All colors adapt to your theme, including light and high-contrast themes.
Local by design
- Your code stays on your machine. Drift scanning reads manifests and lockfiles only — it does not read or upload your source code.
- No account, no token. The full local DriftScore works without signing in to anything.
- The engine is bundled. The first scan works offline, with nothing to download — including on Remote-SSH, in devcontainers, and behind a corporate proxy.
Quiet by design
Drift is not urgent the way a security alert is, and a tool that nags gets uninstalled. So this extension shows no toasts, no modals, and no notifications. Problems-panel diagnostics are off by default; when you turn them on, they report three hard facts only — end-of-life runtimes, unmaintained packages, and license changes — and never at Error severity. Vibgrate measures; it does not gate your work.

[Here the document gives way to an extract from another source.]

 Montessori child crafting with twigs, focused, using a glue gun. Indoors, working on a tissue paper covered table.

Works with your AI assistant
If you use an AI coding assistant — Claude Code, Cursor, Codex, Gemini CLI, Windsurf, Copilot, Aider, Grok CLI, and others — the extension notices and wires Vibgrate AI Context into it in the background (the same setup as running vg install --all yourself): a skill, an MCP registration where the assistant supports one, and a short advisory note, so your assistant answers from your code map and real dependency versions instead of guessing. It runs once per workspace, silently, and only when an assistant is actually in use. Two settings control it: turn off vibgrate.aiContext.autoInstall to stop the automatic setup, or turn off vibgrate.aiContext.enabled to remove the wiring again (the same as running vg uninstall).

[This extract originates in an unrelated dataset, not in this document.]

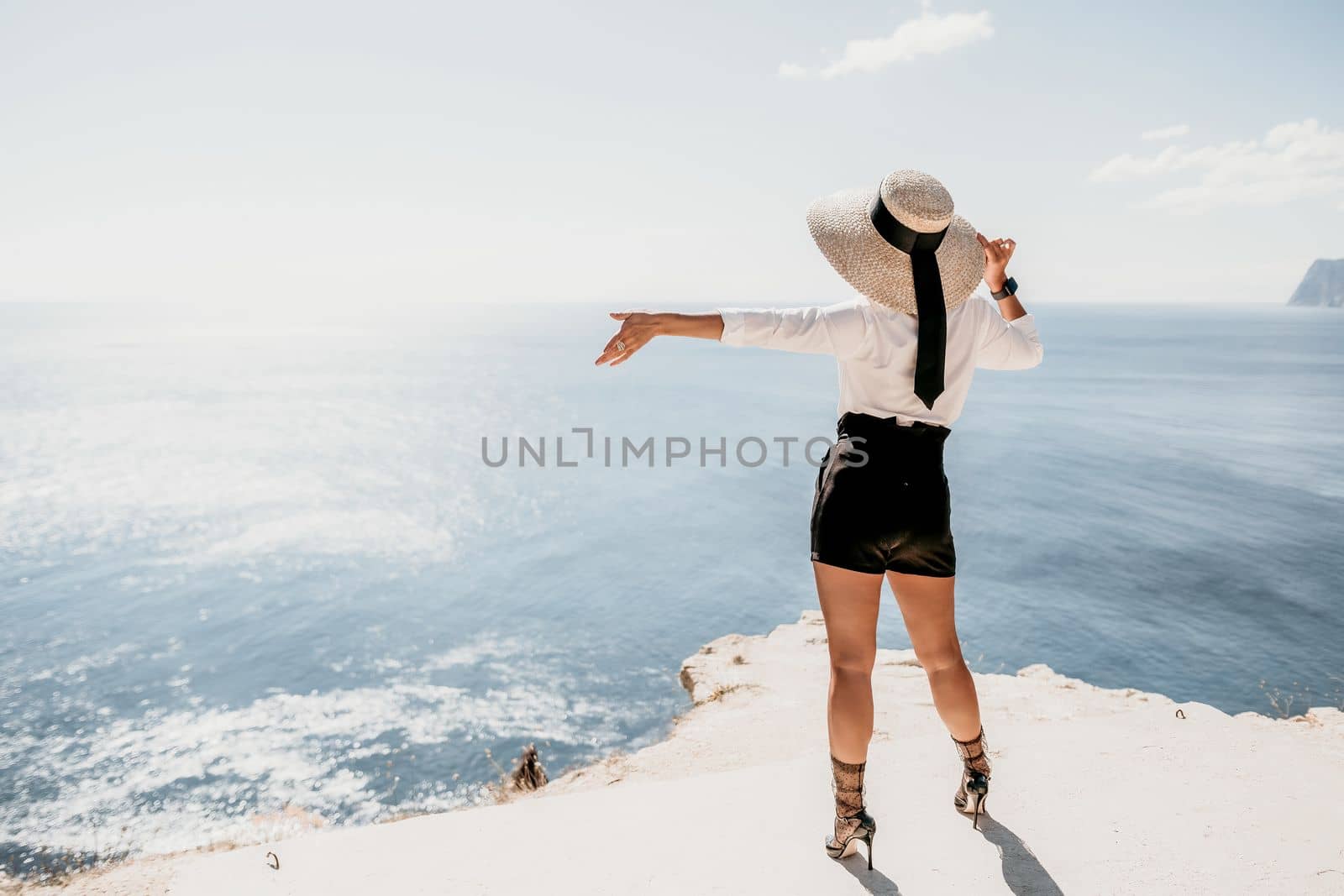 Woman sea hat. Business woman in yellow hat freelancer working over blue sea beach. Girl relieves stress from work. Freelance, digital nomad, travel and holidays concept by panophotograph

The extension also builds the local Vibgrate Graph — the code map behind the panel's Graph section — in the background. Turn it off with vibgrate.graph.enabled. Semantic search over the graph uses a small local search backend and embedding model, downloaded only after you confirm; turning off vibgrate.graph.semanticSearch keeps queries lexical and removes both downloads.

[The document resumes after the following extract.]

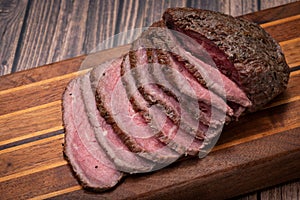 Sliced Grass Fed juicy Corn Roast Beef on wood cutting board.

The same number everywhere
The extension renders scores computed by the Vibgrate CLI — the same engine that powers vg in your terminal. The score in your editor matches the score in your CI output and on your dashboard, because it comes from the same place. To try the engine directly, run npx @vibgrate/cli scan in any repository, or point the vibgrate.cliPath setting at your own vg install.
Settings
| Setting |
Default |
What it does |
vibgrate.statusBar |
true |
Show the DriftScore in the status bar. |
vibgrate.inlineDetail |
full |
Per-dependency end-of-line detail: full, compact, or off. |
vibgrate.explorerBadges |
true |
Score badge on manifests in the Explorer. |
vibgrate.diagnostics |
false |
Problems-panel entries for EOL runtimes, unmaintained packages, and license changes. |
vibgrate.cliPath |
"" |
Path to your own Vibgrate CLI (vg). Empty uses the bundled engine, then vg on PATH. |
vibgrate.graph.enabled |
true |
Build and serve the local Vibgrate Graph (the panel's Graph section). Off skips the background build. |
vibgrate.graph.semanticSearch |
true |
Semantic search over the graph. Off keeps queries lexical and removes the downloaded local embedding model and backend. |
vibgrate.aiContext.enabled |
true |
Keep Vibgrate AI Context wired into your AI assistants. Off removes the wiring (vg uninstall). |
vibgrate.aiContext.autoInstall |
true |
When an AI assistant is detected, wire Vibgrate AI Context automatically (vg install --all), once per workspace. |
Commands
- Vibgrate: Rescan Workspace
- Vibgrate: Open DriftScore Panel
- Vibgrate: Route This Fix…
- Vibgrate: Show Language Server Log
Free and paid, plainly
Everything this extension shows — the DriftScore, inline detail, the panel, hovers — is free, with no account. A Vibgrate Cloud account adds score history, trends, and team rollups. Automated remediation (vg fix) is a separate paid capability; it appears in Route This Fix… ranked on technical fit like every other route, labeled as paid, with no special placement. The score never advertises the fix.